→ **Problem statement**: From the article on Arizona politics below, write out the passage starting at "The suspect in" and ending at "wrote envelope-pushing legislation.".

→ **Excerpt provided**:

Arizona’s us-versus-them brand of politics
Shortly before a gunman shot Rep. Gabrielle Giffords in the head and killed six bystanders, the man who helped position Arizona at the vanguard of a national right-wing populist revolt addressed supporters in Phoenix.
“We’re leading the nation,” state Sen. Russell Pearce told the Maricopa County Republican Party as he celebrated the GOP’s clean sweep of state elections in November and Arizona’s influence on immigration and other issues.
Pearce, who wrote a tough immigration law last year, went on in the speech later posted on YouTube: “If it wasn’t for Arizona you wouldn’t have the debate going on that you have. … We’ve changed the face of this nation through the tea party, through Americans who want their government back.”
Hours later, Pima County Sheriff Clarence W. Dupnik offered a different assessment of Arizona politics.
“The anger, the hatred, the bigotry that goes on in this country is getting to be outrageous,” Dupnik, a Democrat, said at a news conference after the rampage. “And unfortunately, Arizona, I think, has become sort of the capital. We have become the mecca for prejudice and bigotry.”
The suspect in the shootings, 22-year-old Jared Lee Loughner, left an Internet trail of disjointed ramblings that show no clear partisan ideology, and many analysts urged caution in ascribing a political motive to the shootings. But the attack immediately drew attention to Arizona’s place in the national political psyche.
There’s no precise way to measure where an entire state sits on the political spectrum. But years before “tea party” entered the political lexicon, vocal conservatives took over the Republican Party here, fomenting an angry brand of politics largely fueled by surging illegal immigration. Party leaders purged centrists, used aggressive rhetoric against foes and wrote envelope-pushing legislation.

→ **Entries shown**:
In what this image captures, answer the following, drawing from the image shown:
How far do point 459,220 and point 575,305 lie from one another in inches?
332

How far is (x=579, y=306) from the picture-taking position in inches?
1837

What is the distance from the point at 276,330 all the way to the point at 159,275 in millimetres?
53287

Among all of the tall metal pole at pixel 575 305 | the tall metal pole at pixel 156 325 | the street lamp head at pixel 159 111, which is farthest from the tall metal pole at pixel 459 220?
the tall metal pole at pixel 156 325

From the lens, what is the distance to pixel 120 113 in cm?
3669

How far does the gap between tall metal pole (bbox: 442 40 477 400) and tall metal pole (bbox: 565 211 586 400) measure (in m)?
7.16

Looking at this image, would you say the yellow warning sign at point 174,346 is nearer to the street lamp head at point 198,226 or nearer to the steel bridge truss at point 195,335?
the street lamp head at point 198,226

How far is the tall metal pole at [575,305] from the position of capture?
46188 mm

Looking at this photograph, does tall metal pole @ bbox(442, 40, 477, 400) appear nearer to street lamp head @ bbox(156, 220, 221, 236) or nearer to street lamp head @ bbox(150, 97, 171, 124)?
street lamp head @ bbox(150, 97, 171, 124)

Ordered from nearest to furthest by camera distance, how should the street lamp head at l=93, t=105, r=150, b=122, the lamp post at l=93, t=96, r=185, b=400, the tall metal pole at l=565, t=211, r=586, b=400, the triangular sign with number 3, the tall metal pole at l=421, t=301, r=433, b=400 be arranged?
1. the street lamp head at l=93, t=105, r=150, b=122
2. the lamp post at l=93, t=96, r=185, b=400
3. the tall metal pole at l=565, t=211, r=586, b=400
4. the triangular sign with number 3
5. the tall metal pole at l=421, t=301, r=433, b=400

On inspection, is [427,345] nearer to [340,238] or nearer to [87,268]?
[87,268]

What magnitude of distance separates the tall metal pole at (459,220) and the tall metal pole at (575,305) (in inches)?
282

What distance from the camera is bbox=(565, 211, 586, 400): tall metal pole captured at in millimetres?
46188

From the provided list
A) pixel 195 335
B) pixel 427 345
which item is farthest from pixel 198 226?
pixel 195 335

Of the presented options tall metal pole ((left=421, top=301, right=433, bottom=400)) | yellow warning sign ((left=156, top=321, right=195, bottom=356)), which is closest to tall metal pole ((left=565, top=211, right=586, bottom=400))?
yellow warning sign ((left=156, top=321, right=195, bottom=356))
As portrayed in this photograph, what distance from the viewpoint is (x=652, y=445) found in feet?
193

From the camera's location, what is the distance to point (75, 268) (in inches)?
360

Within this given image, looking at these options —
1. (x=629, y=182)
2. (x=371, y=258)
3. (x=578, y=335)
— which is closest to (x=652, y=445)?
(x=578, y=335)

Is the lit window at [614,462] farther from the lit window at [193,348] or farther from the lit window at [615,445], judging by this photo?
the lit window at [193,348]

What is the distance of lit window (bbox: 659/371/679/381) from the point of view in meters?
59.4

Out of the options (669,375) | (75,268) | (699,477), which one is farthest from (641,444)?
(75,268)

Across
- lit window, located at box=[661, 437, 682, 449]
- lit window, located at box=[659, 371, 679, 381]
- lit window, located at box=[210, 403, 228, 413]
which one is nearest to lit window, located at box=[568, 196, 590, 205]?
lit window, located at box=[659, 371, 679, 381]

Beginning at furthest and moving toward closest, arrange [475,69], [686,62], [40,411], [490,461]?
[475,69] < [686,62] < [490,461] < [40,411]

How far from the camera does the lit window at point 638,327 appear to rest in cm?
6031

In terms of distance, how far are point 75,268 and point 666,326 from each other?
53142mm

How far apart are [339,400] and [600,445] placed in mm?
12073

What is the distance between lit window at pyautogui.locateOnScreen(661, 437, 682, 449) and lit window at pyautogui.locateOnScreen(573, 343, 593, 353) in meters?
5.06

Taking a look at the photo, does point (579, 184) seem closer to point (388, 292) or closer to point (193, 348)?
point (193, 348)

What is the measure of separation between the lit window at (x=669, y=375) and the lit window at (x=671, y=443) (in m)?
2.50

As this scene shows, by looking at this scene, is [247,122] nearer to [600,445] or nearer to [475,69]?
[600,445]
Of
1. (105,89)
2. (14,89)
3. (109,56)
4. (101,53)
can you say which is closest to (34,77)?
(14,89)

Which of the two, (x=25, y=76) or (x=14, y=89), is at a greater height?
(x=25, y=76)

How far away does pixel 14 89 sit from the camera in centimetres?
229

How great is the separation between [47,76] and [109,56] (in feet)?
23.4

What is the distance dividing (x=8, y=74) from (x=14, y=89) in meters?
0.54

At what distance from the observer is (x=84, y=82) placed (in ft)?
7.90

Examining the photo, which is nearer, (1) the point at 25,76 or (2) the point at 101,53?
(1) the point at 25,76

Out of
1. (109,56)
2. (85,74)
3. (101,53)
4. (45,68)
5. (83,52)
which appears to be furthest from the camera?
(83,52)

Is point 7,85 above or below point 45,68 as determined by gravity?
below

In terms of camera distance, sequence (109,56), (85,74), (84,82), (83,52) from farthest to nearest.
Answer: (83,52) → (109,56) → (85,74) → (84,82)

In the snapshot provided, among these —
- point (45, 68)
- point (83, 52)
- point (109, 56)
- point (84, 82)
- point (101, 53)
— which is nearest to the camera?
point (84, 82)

→ **In response**:
The suspect in the shootings, 22-year-old Jared Lee Loughner, left an Internet trail of disjointed ramblings that show no clear partisan ideology, and many analysts urged caution in ascribing a political motive to the shootings. But the attack immediately drew attention to Arizona’s place in the national political psyche.
There’s no precise way to measure where an entire state sits on the political spectrum. But years before “tea party” entered the political lexicon, vocal conservatives took over the Republican Party here, fomenting an angry brand of politics largely fueled by surging illegal immigration. Party leaders purged centrists, used aggressive rhetoric against foes and wrote envelope-pushing legislation.